WD-40 says that it doesn't feel obligated to tell investors and consumers about the product's problems. "It's not known what the risk is," Chief Executive Gerald Schleif said.
Even if the company thinks it can prevail in court, some authorities say, the best policy is to be open with customers about the risks.
"You have to avoid being convinced by your own rhetoric," said Harvey Pitt, a former Securities and Exchange Commission general counsel. "You have to say, 'What if this were true, is there something more we should be doing?' "
Being taciturn hasn't hurt WD-40 yet. Net income reached a record $20.5 million in 1995, up from $15.3 million in 1991, and the stock has been trading at 47, not far off its all-time high of 50.
So far, insurance has covered almost all of the legal settlements. But if plaintiffs' lawyers succeed in winning punitive damages, California and some other states require the company to pay.
The most serious cases against WD-40 involved cans that exploded after touching electrical parts or wires, according to documents obtained by Bloomberg Business News through a Freedom of Information Act request.
These include:
In November 1988, Dan Horton of Ocean Springs, Miss., was lubricating a wall fan with WD-40 when the can touched a live wire. The container burst into flames, burning Horton's 18-month-old daughter, Lauren.
Three days later, in Jackson, Miss., William Sharp was spraying a speedometer cable in his truck when the can touched an amp meter. The can exploded, trapping his wife, Susie -- who survived -- in the flaming cab.
In April 1994, Toni McLane of Yreka, Calif., was using WD-40 to quiet a squeak in a dryer when the can touched a live switch. It blew up, burning her face and arms.
WD-40's problems with exploding cans began when the company switched in the late 1970s to propane as a propellant after federal environmental laws restricted use of Freon, according to testimony by WD-40 technical director Ray Miles in one lawsuit. While Freon doesn't burn, it damages the Earth's atmosphere.
Two months ago, WD-40 changed its propellant again -- this time to far safer carbon dioxide -- after California placed new restrictions on releasing volatile compounds into the atmosphere.
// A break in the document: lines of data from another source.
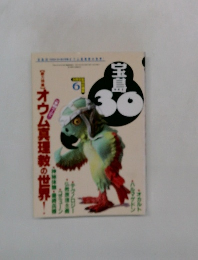 宝島30 1995年6月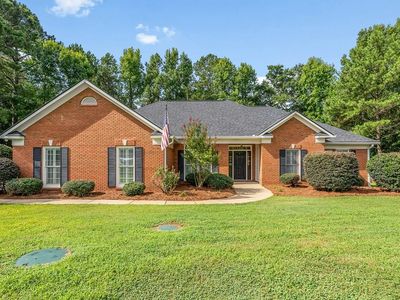 99 Lantern Ln, Ellerslie, GA, 31807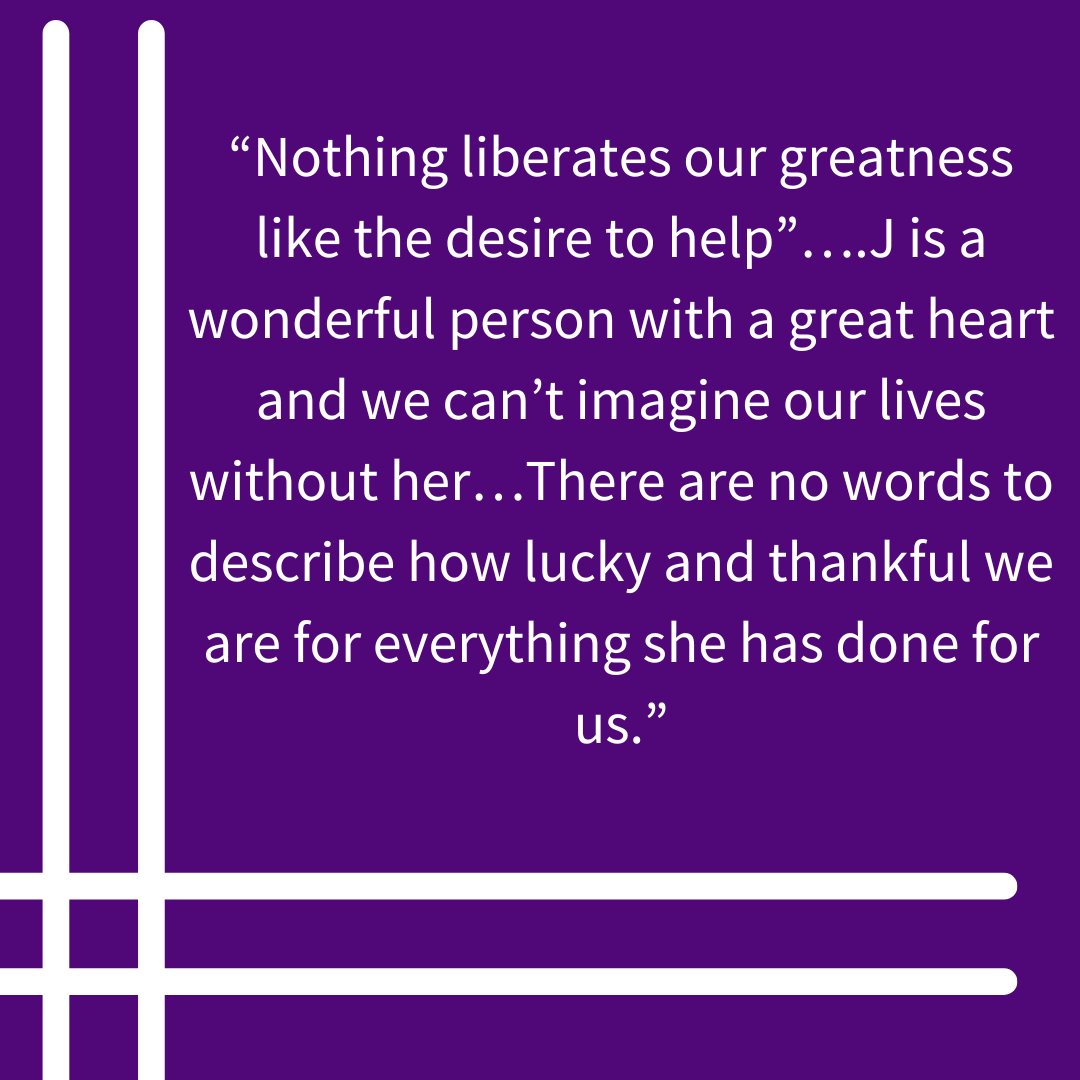 homestartbutser's tweet photo. Home-Start Butser supports families through challenging times.
📞 01730 233755
📨 office@homestart-butser.org.uk
🌐 visit our website > https://t.co/w26wurT9Pc
#easthampshire #petersfield #RowlandsCastle #steep #Stroud #liss #clanfield #priorsdean #langrish #foxfield https://t.co/OKf8JBewfN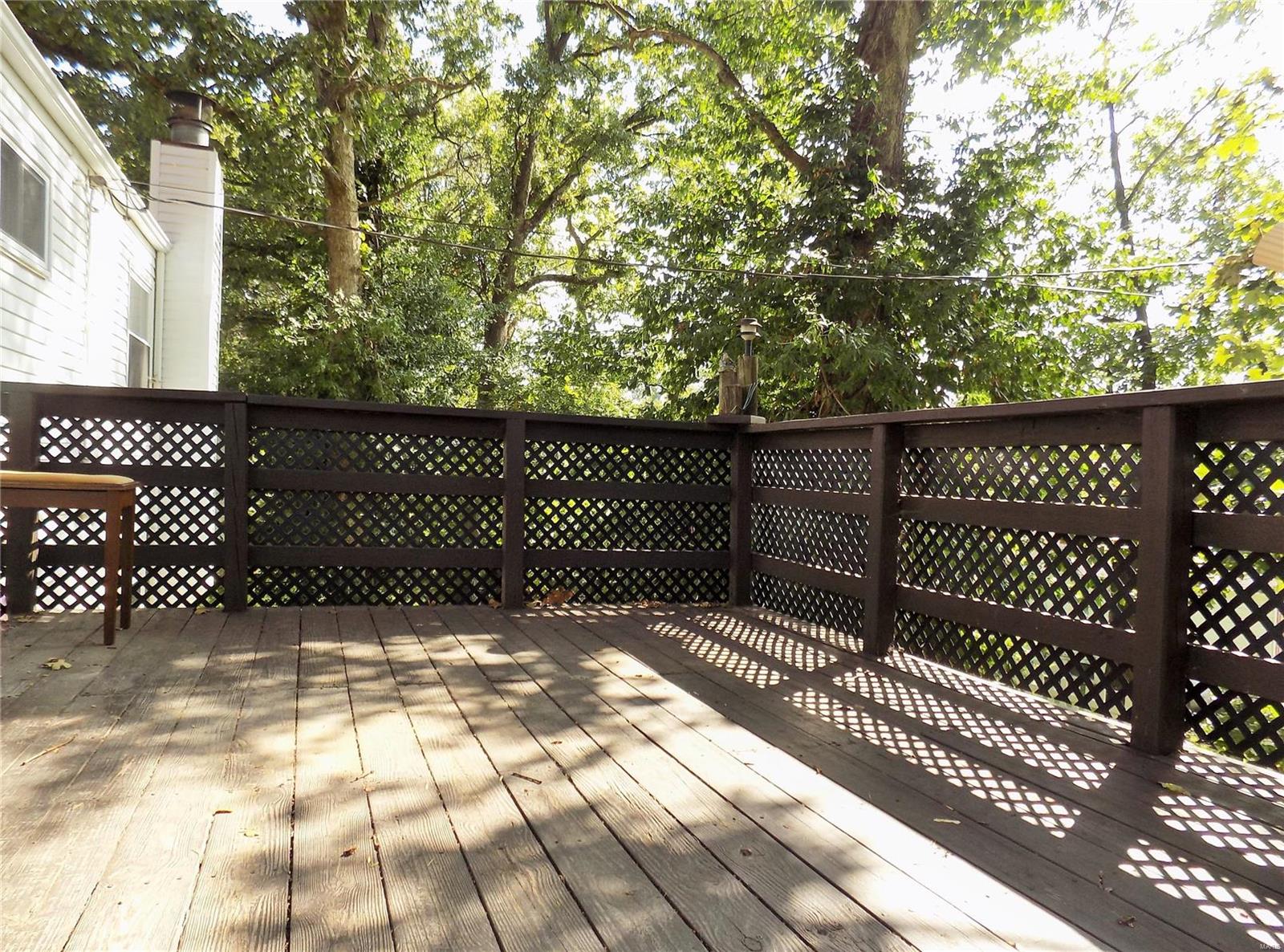 Huntleigh South 3 - Residential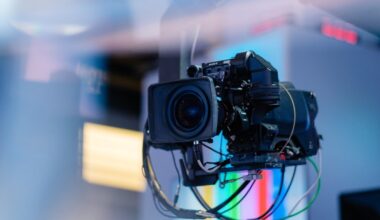 Presidenciais 2026. Os debates que ainda faltam na rádio e na televisão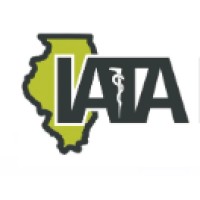 Illinois Athletic Trainers Association, Inc.
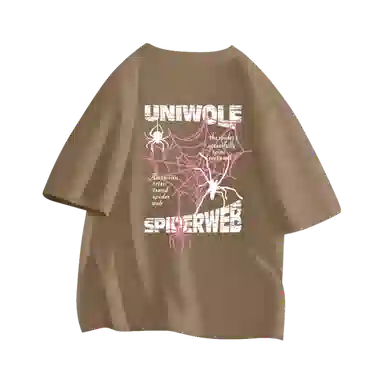 UNIWOLF T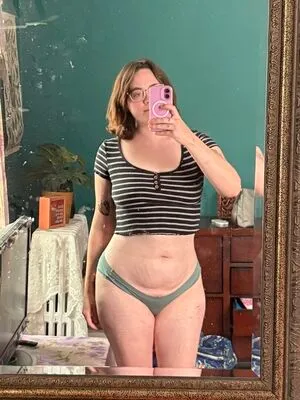 Lozzenge OnlyFans Leaked Free Thumbnail Picture - #DPDq6jB1jC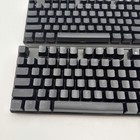 Steelseries Apex Pro Tkl 2023 Mechanical Gaming Keyboard 64856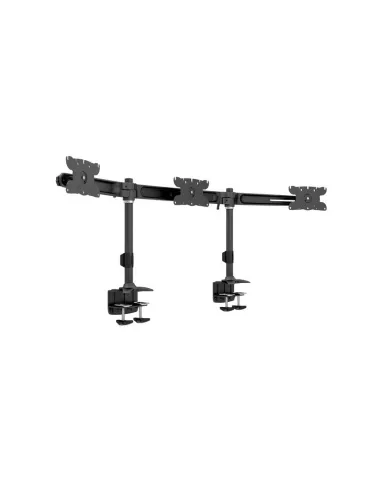 MULTIBRACKETS 0389 Rotary table stand 24  -32   Vesa | MusicGoodDeal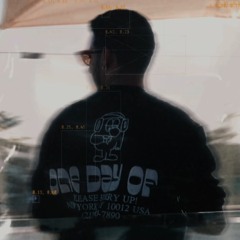 Full Live set at Essaouira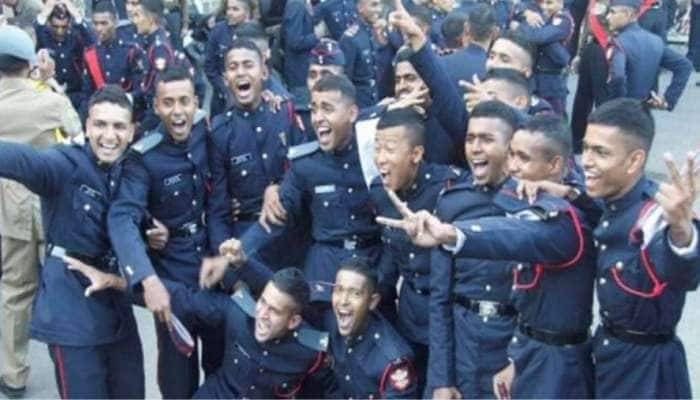 Army, Navy-யில் உள்ள வீரர்களுக்கு பல சிறப்பு சலுகைகளை அளிக்கிறது இந்த வங்கி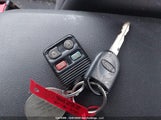 Ford Focus Se 1FAHP35N29W262106 снимка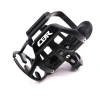 Đựng cốc nước Honda CBR150R/250R/500R - Giá ưu đãi 164.780₫, thiết kế cải tiến 16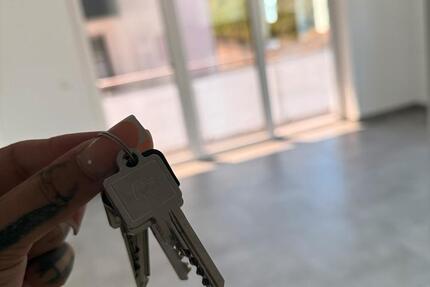 Wohnung Heilbronn Horkheim - 2 Zimmer, 43 m&sup2;, 790&euro; | Angebot:25613794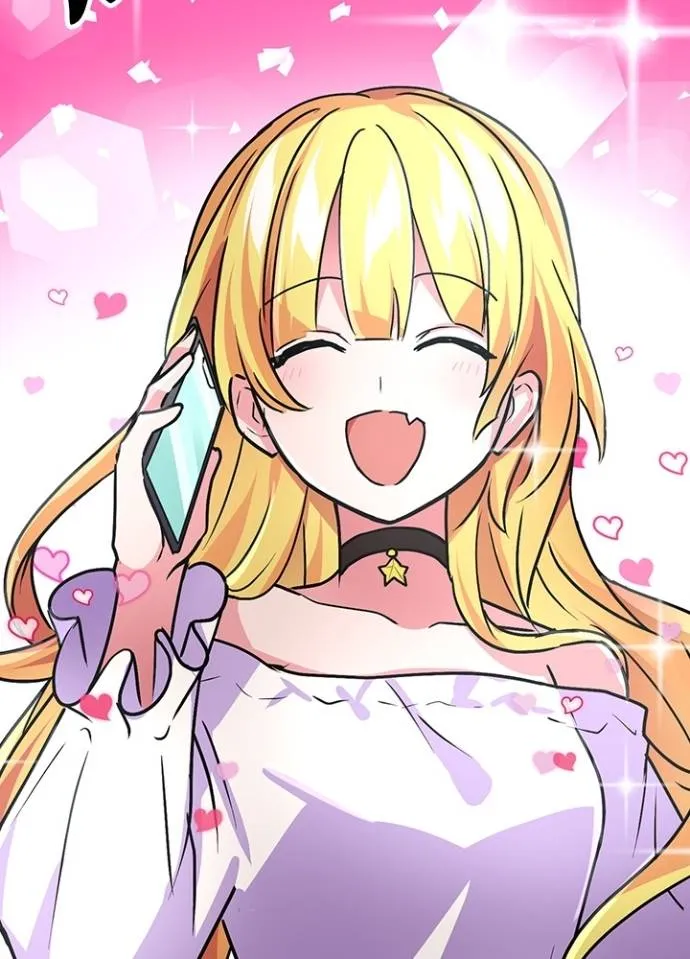 เป้าหมายครั้งที่ 2 ตอนที่ 22 รูปที่ 92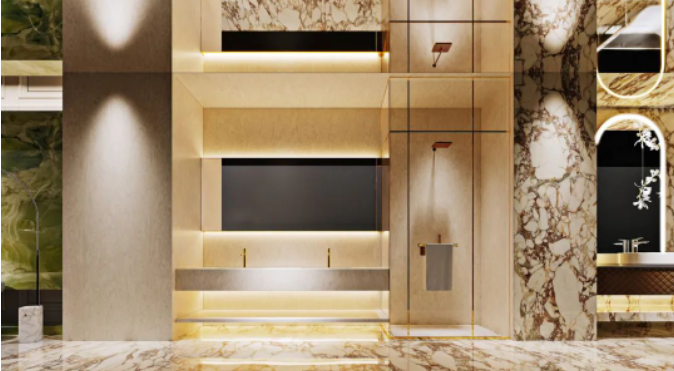 1688528704114224.png image.png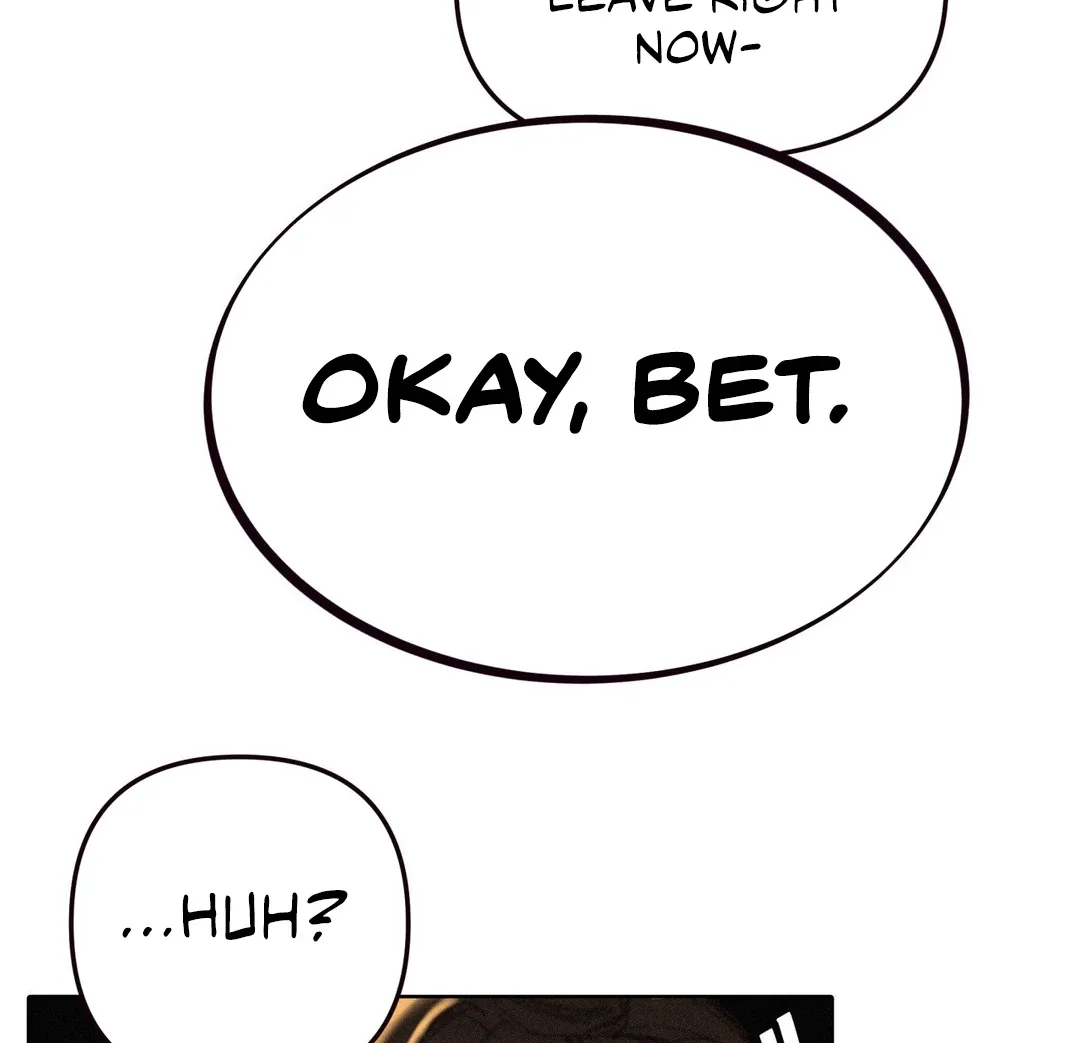 Read Getting Down To Business chapter 1 image 27 on Lezhin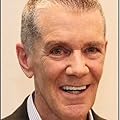 Phillip J. Stone
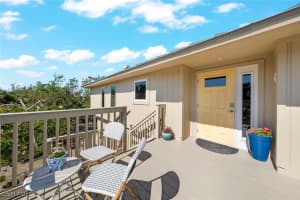1027 Bird Watch Way, Sanibel, FL 33957 Sold 06/18/25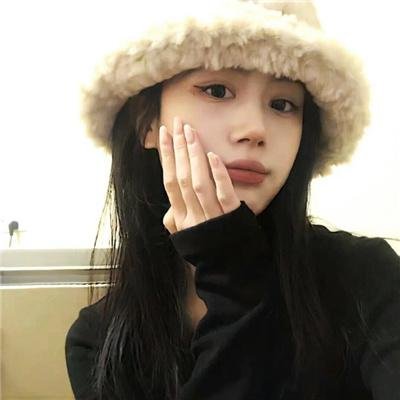 命运小说家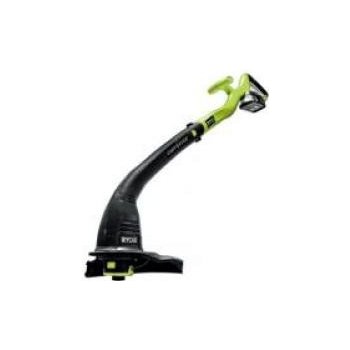 Ryobi RLT 1825LI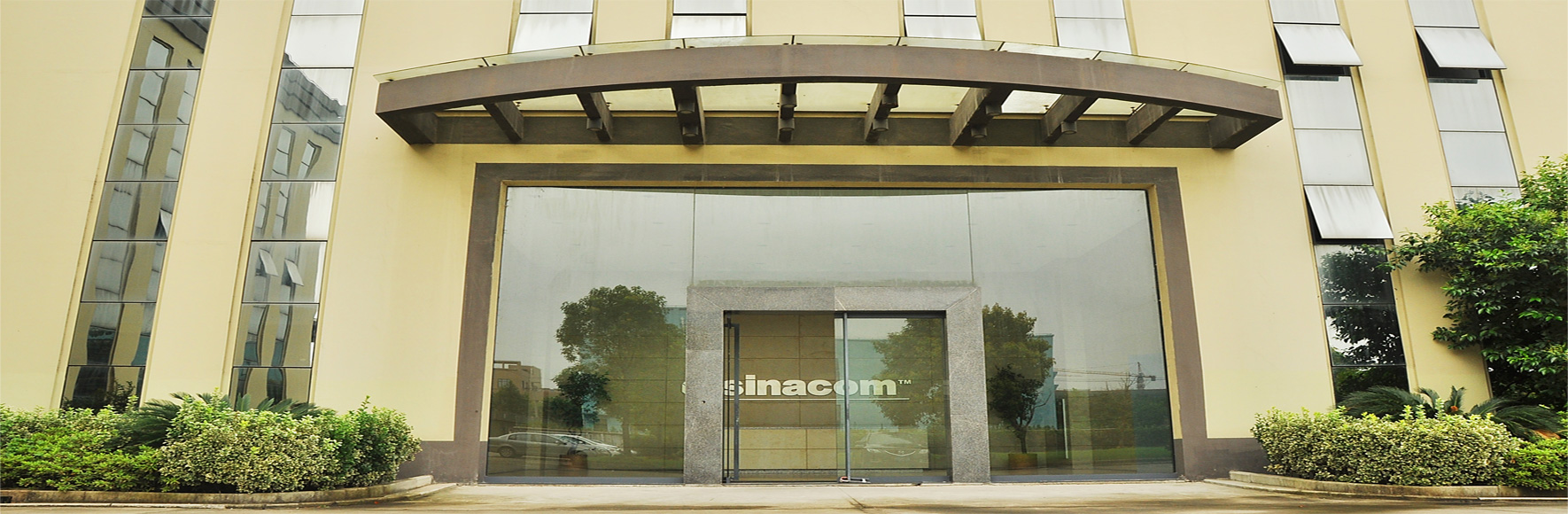 sinacom2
In August 1995 -- before the new state regulations took effect -- Miles said in a deposition that the company wasn't considering using other propellants because they wouldn't work. In a deposition in November, when the switch to carbon dioxide was almost completed, Miles shifted position and said WD-40 could have made the change years before.
The company also never researched coating its cans so that they wouldn't conduct electricity, executives said.
CEO Schleif defends the company's decision not to move faster in replacing propane by saying that the company depends on its suppliers and contractors for improving its technology.
"Research and development wouldn't have helped," he said. In fact, the company has no research and development budget.
WD-40 has just 145 employees, 30 of whom work in its one-story headquarters. They take 300 orders daily, buy advertising space and use a 12-foot metal vat to mix the concentrated "secret sauce" that fills a million cans weekly.
WD-40 keeps costs down by sending the concentrate to independently owned packagers, who dilute the concentrate with mineral spirits, put it in cans and add propellant.
This bare-bones approach resulted in profit margins last year of almost 30 percent of sales.
Unfortunately for WD-40's shareholders and consumers, there are millions of older cans filled with propane in circulation. It could be another two years before they're used up, CEO Schleif said.
That's why the company is seeing an "escalation in the number of lawsuits," Schleif said, which he expects "will probably continue for a year or two."